# Core Concepts in Graphina
Graphina is designed to be fast, memory-efficient, and easy to use, but coming from dynamic libraries like NetworkX, some concepts might be new.
## Graph Types
Graphina provides two primary graph structures, both of which are generic over node attributes (`A`) and edge weights (`W`).
* `Graph<A, W>`: An undirected graph. Edges have no direction; `add_edge(a, b, w)` effectively connects $a \leftrightarrow b$.
* `Digraph<A, W>`: A directed graph.
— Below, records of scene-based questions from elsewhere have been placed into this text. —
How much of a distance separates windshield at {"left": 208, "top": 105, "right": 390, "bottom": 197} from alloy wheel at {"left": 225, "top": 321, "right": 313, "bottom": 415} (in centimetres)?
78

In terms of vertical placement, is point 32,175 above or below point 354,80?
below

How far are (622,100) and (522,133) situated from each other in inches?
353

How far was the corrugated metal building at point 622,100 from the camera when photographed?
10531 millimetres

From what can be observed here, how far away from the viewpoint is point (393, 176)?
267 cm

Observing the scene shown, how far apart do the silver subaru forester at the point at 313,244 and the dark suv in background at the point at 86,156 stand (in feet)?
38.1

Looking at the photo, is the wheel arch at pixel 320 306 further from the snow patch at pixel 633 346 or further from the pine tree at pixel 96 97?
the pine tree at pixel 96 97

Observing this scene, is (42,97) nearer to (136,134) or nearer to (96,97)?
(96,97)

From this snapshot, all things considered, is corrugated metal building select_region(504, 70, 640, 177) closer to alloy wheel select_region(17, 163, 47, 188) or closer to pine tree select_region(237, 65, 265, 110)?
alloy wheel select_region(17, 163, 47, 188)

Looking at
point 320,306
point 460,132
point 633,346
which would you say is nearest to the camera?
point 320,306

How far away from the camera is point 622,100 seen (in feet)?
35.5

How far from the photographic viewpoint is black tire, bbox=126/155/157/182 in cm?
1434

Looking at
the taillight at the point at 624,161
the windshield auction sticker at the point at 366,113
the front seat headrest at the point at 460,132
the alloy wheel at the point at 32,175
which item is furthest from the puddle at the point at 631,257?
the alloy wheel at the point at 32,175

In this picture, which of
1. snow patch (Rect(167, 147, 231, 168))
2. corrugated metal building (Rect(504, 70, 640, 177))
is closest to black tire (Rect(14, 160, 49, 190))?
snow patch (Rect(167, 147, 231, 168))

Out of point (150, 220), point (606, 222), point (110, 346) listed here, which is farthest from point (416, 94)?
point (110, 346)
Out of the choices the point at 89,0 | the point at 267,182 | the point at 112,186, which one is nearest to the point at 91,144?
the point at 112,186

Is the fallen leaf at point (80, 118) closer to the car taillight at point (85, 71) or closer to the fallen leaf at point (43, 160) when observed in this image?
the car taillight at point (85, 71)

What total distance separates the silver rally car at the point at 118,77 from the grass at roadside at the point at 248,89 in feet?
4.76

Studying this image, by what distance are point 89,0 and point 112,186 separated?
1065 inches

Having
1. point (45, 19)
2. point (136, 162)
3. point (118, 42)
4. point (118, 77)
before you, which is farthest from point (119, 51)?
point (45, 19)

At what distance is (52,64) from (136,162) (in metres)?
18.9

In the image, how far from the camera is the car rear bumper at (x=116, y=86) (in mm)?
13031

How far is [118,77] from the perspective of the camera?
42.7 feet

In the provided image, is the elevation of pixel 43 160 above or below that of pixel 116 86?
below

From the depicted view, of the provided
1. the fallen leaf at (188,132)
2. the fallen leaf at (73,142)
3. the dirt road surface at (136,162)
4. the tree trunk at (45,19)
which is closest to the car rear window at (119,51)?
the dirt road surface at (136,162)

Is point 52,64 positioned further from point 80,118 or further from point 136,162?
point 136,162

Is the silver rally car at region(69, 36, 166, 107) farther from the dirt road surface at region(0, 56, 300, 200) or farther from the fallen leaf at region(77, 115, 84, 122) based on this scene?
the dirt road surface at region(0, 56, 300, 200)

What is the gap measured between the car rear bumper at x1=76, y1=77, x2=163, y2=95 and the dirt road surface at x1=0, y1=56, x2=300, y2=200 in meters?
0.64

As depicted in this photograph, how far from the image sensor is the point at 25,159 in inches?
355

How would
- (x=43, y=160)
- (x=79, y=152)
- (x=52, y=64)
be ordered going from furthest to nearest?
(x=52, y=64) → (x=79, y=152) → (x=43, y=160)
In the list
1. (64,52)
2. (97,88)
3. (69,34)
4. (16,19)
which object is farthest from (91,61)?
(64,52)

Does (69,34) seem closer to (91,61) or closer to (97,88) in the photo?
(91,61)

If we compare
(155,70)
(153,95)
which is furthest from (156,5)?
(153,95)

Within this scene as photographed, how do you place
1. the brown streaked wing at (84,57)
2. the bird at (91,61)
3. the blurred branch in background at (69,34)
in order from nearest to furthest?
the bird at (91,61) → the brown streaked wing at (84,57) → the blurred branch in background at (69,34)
Edges go from source to target. `neighbors(u)` returns only outgoing neighbors (successors).
## Strongly Typed Data
Unlike Python where a graph can hold mixed types (like strings, ints, objects), Graphina graphs are strongly typed.
```rust
// A social network: Nodes are people (String), Edges are relationship strength (f64)
let g = Graph::<String, f64>::new();
// A road map: Nodes are intersections (Point struct), Edges are distances (u32)
let g = Graph::<Point, u32>::new();
```
This design allows Graphina to optimize memory layout and guarantee data consistency at compile time.
## References via NodeId
In NetworkX, the node *value* (like "Alice") is often the identifier.
In Graphina, adding a node transfers ownership of the data to the graph and returns a `NodeId`.
```rust
let id = graph.add_node("Data");
```
This `NodeId` is a lightweight handle (essentially an integer index) that permits $O(1)$ access to the node.
You use this ID for all subsequent graph operations:
* Creating edges (`graph.add_edge(id1, id2, ...)`)
* Querying neighbors (`graph.neighbors(id1)`)
* Algorithms (`pagerank(&graph, ...)`)
## The `try_` API vs Option/Result Returning Methods
Graphina offers two styles of interaction for mutative operations:
Use the `try_` variants or `Option/Result` returning methods for robustness:
* `graph.remove_node(...)` -> Returns `Option<A>`.
* `graph.try_remove_node(...)` -> Returns `Result<A, GraphinaError>`. Recommended for production applications where you need to handle errors or propagate them via `?`.
## Performance
Graphina wraps `petgraph`'s `StableGraph`, meaning:
* Fast Lookups: Nodes and edges are stored in vectors.
* Stability: Removing a node does not invalidate the `NodeId`s of other nodes.